The IPL also exposes players to pressure very early. A 20-year-old can bowl the final over before 50,000 people. A young batter can face international stars with a chase on the line.
Pujara said the 10-team structure has made the tournament tougher. Earlier, a few teams dominated the top 4 race. Now, most matches feel tighter.
That is good for Indian cricket. Pressure does not arrive gently in international sport. The IPL gives young players a rough rehearsal.
For a player from a smaller centre, this can change everything. He gets coaching, analysis, money, and attention. He also gets criticism, trolling, and constant comparison.
That is why Pujara keeps returning to the word foundation. In simple terms, it means technique, fitness, temperament, and the hunger to learn.
Without that, early fame becomes a trap. With it, the IPL can become a launchpad.
Seniors, form and Mumbai’s puzzle
Pujara also spoke about Mumbai Indians, whose form has raised familiar questions. He accepted that their performance had dipped, but did not sound alarmed.
He pointed to their strong win against Lucknow as a sign of recovery. His reading was that Mumbai’s players need to sit together and sharpen their plans.
That is a very cricketer-like answer. Outside the dressing room, fans see panic. Inside, teams usually look for roles, match-ups, and timing.
Mumbai have always carried big names and big expectations. When they lose, the fall feels louder. When their core clicks, they can change a season fast.
Pujara said sometimes players simply go out of form. Once they return to touch, stopping them becomes difficult.
That may sound obvious, but it is often how T20 works. A player can look finished for 3 matches, then win 2 games in 5 overs.
For fans, that creates impatience. For selectors and coaches, it demands cooler judgment. The trick is knowing whether a player is unlucky, rusty, or truly declining.
Pujara’s larger argument fits here too. Selection cannot be emotional. It must respect form, role, and the team’s future.

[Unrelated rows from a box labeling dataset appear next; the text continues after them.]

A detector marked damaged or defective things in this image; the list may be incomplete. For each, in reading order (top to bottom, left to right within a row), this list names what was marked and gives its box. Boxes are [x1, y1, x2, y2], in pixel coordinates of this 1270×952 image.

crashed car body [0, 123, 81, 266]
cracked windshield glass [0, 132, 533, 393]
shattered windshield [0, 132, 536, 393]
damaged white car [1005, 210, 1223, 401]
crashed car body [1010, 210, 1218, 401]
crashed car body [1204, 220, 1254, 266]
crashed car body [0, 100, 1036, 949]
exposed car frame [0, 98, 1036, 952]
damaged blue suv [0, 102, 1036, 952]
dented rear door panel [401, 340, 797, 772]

Commentary box gives new view
Pujara is now also spending time in the commentary box for JioHotstar’s Hindi digital feed, Championswali Commentary. That role asks a very different skill from batting for 5 hours.
On the field, Pujara was never known as a loud cricketer. In commentary, silence is not an option.
He said talking about cricket itself is not difficult. The harder part is studying every player well enough to explain him to viewers.
That means looking at how a player has performed earlier, how he plays now, and where he is improving. It is analysis, not just chatter.
This is also where fans benefit. Former players can often spot tiny shifts early. A trigger movement, a release point, or a nervous field change can tell a story.
Pujara’s move behind the microphone also says something about modern cricket culture. The game does not end at the boundary rope anymore.
Players become analysts. Fans become tacticians. A young cricketer’s innings gets examined from every angle within minutes.
That can feel harsh. But it also gives Indian cricket a sharper eye. The best players will learn to live with that attention.
Pujara’s message, stripped to its core, is not about slowing young players down. It is about helping them last. Indian cricket has enough flash now. What it needs, especially from its brightest teenagers, is staying power.